The Chartered Association of Business Schools launched its national report – ‘Business schools: delivering value to local and regional economies’ – at the House of Lords in September. The report examines the far reaching contributions business schools make to local and regional economies. Here City-REDI shares some key reflections from the event.
Lord Karan Bilimoria – a leading international entrepreneur and Chancellor here at the University of Birmingham – hosted the reception and spoke about the important role played by UK business schools as ‘anchor institutions’ linking Universities to local businesses. City REDI’s Director – Professor Simon Collinson – also played a key role at the event as Chair of the Chartered Association of Business Schools and Dean of the Birmingham Business Schools.
The report recommends that to secure the ongoing impact of business school activities which promote local growth and productivity the Government should commit to fund economic development programmes after Brexit. Business school leaders have offered to work closely with the government to help shape the landscape for regional development infrastructure and funding ahead of Britain’s exit from the EU and the need to replace ERDF and ESF funds.
Here are some key points from the event:
Professor Simon Collinson, Chair of Chartered Association of Business Schools, and Dean of Birmingham Business School said: “Whilst the Chancellor has given assurances for programmes that have already been given the green light we need a commitment in the Government’s forthcoming Brexit strategy to fund economic development projects which support business growth, innovation and productivity through leadership programmes and R&D. Without these projects and the interventions our world class business schools make with businesses in their areas, we risk a management skills deficit in the businesses and regions our economy needs to prosper after our exit from the EU.”
Mike Blackburn, Chairman, Greater Manchester LEP and North West Regional Director, BT; and Co-Chair of the Chartered ABS Delivering Value Taskforce said: “In the current uncertain economic conditions, we now need to look at how we combine our capacity and capabilities to drive quicker and more sustained local growth.

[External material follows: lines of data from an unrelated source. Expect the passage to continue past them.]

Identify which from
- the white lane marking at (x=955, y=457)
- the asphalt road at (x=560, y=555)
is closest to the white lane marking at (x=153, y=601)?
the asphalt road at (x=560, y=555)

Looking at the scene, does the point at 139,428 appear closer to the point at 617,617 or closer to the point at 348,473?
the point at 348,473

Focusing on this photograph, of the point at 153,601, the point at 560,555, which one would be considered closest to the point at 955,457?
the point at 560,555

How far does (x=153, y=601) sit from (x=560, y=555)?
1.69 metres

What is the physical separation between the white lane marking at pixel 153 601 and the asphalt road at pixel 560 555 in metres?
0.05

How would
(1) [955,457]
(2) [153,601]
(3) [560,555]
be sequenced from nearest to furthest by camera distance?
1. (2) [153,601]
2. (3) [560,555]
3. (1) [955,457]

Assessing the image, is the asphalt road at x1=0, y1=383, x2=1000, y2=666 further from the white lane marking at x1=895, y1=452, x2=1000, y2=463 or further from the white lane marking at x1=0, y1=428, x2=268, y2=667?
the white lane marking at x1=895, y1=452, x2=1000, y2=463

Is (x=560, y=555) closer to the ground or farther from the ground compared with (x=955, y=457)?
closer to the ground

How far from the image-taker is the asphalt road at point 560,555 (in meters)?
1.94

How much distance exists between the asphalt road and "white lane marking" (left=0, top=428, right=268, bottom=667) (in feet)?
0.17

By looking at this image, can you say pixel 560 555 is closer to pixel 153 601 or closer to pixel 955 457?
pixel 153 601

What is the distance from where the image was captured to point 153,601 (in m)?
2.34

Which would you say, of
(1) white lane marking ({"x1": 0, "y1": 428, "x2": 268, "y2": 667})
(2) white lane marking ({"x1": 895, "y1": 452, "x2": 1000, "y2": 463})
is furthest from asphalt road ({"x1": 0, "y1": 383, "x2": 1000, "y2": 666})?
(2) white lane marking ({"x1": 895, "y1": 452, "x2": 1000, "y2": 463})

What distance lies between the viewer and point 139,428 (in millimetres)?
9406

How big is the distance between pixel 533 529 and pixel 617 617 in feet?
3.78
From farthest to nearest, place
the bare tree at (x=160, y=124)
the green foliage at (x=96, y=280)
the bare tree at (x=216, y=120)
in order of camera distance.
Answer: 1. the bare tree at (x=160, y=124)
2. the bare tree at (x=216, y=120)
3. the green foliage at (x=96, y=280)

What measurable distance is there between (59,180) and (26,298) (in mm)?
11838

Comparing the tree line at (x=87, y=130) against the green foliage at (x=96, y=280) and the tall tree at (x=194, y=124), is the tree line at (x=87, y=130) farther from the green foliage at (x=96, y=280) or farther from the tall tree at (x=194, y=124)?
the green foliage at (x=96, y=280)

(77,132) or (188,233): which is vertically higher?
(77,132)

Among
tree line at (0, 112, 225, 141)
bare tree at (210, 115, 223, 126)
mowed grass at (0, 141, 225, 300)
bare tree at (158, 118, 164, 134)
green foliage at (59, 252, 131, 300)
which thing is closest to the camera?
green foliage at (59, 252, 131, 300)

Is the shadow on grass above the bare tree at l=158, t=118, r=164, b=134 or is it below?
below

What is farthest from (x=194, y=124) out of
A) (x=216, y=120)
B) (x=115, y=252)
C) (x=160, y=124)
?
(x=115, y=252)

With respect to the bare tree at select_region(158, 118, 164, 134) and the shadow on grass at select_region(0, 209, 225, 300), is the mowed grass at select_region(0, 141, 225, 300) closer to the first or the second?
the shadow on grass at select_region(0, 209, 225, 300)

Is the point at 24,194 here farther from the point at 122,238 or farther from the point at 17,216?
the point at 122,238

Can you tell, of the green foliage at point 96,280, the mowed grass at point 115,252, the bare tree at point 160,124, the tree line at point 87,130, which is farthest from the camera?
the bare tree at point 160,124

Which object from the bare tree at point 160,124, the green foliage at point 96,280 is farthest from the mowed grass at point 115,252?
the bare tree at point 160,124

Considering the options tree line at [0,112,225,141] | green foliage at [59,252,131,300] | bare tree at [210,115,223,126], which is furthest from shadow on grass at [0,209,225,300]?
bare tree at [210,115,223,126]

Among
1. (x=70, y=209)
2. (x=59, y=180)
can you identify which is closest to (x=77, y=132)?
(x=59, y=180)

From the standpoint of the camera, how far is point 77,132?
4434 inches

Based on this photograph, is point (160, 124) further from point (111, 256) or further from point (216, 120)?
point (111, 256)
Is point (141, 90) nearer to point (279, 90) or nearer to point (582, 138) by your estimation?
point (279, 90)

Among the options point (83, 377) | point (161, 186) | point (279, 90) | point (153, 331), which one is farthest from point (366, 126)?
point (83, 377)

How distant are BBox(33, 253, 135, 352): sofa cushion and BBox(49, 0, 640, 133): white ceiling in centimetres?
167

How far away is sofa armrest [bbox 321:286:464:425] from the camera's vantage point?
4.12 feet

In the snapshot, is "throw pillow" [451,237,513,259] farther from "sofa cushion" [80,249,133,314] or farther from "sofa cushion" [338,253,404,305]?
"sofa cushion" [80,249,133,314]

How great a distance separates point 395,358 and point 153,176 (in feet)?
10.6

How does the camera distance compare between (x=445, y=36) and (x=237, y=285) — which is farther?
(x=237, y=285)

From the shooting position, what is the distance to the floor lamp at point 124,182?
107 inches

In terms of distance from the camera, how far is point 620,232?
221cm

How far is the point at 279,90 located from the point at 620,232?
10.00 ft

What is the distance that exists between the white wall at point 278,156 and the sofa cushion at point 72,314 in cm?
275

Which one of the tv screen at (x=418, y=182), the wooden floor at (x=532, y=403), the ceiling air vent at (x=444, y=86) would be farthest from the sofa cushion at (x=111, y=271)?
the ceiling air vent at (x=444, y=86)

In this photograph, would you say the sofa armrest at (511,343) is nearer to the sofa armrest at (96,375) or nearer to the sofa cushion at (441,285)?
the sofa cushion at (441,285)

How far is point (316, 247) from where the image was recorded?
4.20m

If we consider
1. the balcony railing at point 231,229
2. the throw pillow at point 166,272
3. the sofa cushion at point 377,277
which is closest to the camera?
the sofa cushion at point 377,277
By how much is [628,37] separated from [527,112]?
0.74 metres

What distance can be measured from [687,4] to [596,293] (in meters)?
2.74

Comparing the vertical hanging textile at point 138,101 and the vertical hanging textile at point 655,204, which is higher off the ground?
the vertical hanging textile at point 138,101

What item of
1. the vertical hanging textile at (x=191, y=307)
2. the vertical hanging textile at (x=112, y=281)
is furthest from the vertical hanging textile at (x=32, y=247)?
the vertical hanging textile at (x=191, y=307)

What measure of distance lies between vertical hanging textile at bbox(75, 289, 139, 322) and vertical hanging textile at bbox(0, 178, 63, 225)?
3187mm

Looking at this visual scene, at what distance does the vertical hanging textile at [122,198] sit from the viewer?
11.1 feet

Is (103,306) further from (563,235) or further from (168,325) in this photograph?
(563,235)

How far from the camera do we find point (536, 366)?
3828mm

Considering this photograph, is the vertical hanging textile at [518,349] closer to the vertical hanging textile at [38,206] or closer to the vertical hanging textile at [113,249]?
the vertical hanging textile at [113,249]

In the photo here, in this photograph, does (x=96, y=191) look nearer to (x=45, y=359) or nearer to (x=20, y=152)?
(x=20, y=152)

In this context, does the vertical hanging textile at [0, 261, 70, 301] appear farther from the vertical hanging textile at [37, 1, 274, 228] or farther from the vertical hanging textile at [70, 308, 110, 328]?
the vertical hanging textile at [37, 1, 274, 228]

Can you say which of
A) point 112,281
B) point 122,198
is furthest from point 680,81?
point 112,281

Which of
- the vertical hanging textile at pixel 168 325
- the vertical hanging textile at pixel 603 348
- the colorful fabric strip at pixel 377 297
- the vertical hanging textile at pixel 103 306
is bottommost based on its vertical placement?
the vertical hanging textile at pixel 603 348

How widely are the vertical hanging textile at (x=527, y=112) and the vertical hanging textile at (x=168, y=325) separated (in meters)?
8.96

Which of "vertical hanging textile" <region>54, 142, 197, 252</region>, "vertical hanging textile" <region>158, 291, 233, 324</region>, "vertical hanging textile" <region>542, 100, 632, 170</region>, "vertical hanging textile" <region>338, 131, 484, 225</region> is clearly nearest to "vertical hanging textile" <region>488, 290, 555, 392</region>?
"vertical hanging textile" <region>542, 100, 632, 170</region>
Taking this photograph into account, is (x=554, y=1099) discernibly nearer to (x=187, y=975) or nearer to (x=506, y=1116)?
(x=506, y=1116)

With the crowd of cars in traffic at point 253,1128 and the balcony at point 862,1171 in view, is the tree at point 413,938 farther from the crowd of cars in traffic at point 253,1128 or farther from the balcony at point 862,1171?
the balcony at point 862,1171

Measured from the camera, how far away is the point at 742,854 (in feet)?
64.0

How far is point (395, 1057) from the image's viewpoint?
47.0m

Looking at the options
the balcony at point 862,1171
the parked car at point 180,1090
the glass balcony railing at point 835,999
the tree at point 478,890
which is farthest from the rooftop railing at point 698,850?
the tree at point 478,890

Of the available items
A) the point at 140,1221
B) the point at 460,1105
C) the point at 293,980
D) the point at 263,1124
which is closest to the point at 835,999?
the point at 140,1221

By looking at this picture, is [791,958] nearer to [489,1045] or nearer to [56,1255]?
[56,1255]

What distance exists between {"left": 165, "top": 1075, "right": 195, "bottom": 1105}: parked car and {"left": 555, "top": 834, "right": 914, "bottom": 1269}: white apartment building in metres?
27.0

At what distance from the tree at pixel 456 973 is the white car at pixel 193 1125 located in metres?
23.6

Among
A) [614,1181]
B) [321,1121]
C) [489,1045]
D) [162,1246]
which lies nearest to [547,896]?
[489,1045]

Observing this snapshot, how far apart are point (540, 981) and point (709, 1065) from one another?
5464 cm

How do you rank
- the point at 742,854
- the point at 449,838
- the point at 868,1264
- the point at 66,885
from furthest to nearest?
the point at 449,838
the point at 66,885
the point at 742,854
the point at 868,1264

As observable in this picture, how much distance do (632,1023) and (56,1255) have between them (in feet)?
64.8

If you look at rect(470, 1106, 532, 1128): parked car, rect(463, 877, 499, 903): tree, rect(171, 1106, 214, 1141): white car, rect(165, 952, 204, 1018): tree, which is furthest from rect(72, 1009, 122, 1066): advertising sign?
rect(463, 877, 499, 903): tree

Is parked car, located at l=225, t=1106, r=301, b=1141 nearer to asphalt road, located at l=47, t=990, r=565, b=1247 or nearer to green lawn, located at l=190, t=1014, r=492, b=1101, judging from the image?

At the local level we have the ability to create plans which are more responsive and relevant to local needs. Business schools and LEP’s have a good track record of engagement but there is more which local organisations and the business schools on their doorstep can do to support business productivity, skills and leadership. The Government should commit to funding economic development programmes post-Brexit which target local interventions and drive job creation and productivity.”
Professor Ellie Hamilton, Professor of Entrepreneurship, Department of Entrepreneurship Strategy and Innovation, Lancaster University Management School; and Co-Chair, Delivering Value Taskforce said: “This report shows that business schools provide a critical interface between business and our great universities. Through research and teaching, and through collaboration with other disciplines, business schools benefit every sector within our economy. We have shown how business schools collaborate with businesses and academics in STEM sectors to help them translate invention into innovation. This report illustrates the breadth and depth of the work being done by business schools to engage with business and communities and the value being delivered in diverse local and regional contexts.”